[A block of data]
(begin)
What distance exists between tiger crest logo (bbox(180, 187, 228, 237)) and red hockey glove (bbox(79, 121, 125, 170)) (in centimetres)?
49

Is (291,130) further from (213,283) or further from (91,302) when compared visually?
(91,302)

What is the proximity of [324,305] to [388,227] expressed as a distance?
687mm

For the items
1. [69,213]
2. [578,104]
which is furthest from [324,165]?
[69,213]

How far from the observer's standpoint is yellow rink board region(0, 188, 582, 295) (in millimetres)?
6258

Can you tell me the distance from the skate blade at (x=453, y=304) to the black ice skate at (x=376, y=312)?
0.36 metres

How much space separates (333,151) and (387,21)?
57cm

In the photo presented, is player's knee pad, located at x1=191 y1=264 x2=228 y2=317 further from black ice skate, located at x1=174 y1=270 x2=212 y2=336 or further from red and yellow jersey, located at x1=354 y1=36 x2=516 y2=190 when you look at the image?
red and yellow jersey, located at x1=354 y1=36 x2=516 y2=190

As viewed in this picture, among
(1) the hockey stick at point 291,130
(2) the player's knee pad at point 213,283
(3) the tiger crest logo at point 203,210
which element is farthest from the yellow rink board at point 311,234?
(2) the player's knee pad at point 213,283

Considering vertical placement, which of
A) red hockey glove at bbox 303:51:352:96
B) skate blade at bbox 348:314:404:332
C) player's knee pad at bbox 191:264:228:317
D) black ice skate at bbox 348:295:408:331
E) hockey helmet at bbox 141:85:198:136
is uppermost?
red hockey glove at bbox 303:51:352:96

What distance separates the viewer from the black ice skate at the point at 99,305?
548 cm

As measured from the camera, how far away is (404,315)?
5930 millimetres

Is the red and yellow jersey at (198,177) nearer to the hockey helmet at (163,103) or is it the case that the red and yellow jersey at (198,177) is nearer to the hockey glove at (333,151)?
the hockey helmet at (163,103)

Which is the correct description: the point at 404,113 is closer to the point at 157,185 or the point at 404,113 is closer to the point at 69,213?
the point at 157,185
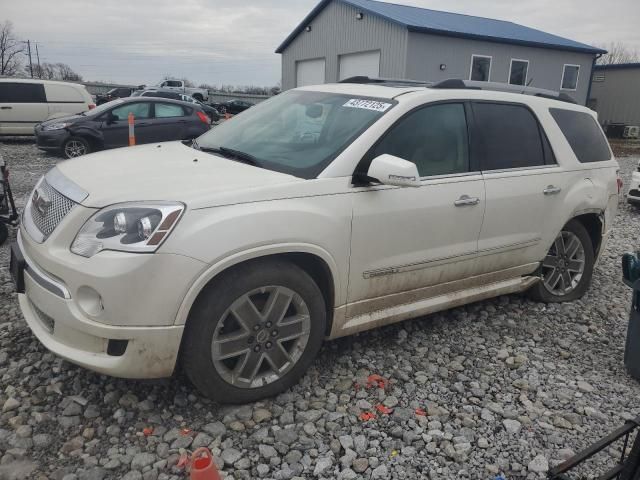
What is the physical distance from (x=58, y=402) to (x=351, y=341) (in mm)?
1865

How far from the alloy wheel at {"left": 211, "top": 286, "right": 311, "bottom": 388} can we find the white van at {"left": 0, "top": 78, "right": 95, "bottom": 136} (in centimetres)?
1369

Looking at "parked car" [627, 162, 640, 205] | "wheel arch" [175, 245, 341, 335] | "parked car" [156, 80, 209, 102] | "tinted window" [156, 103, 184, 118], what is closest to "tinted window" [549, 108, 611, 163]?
"wheel arch" [175, 245, 341, 335]

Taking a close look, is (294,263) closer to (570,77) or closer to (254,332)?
(254,332)

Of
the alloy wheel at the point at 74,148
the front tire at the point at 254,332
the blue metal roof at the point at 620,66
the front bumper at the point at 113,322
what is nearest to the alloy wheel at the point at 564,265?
the front tire at the point at 254,332

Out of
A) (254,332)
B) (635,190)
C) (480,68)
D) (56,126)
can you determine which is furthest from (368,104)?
(480,68)

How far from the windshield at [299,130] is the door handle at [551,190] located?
60.6 inches

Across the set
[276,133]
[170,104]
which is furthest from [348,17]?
[276,133]

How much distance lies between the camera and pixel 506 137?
3877 mm

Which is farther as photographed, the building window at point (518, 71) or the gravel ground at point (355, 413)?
the building window at point (518, 71)

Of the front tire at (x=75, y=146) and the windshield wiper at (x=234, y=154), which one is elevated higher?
the windshield wiper at (x=234, y=154)

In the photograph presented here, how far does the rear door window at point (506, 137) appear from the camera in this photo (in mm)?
3725

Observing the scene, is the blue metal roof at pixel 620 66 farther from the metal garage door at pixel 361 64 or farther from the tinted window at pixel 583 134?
the tinted window at pixel 583 134

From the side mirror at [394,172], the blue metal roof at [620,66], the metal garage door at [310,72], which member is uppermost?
the blue metal roof at [620,66]

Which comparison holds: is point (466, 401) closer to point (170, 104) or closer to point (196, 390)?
point (196, 390)
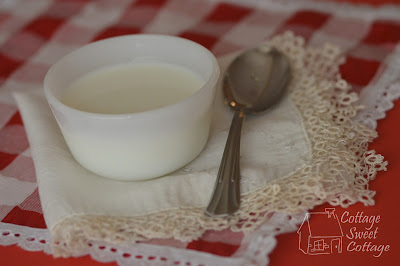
(end)
Exercise aim
Locate every line in the items that contains the word "jersey", and copy each of those lines out.

Task result
In the photo presented, is player's knee pad, located at x1=191 y1=264 x2=228 y2=317 further from black ice skate, located at x1=174 y1=270 x2=212 y2=336 or further from red and yellow jersey, located at x1=354 y1=36 x2=516 y2=190 when you look at the image?
red and yellow jersey, located at x1=354 y1=36 x2=516 y2=190
Is the red and yellow jersey at (198,177) nearer to the hockey helmet at (163,103) or is it the case that the red and yellow jersey at (198,177) is nearer to the hockey glove at (333,151)?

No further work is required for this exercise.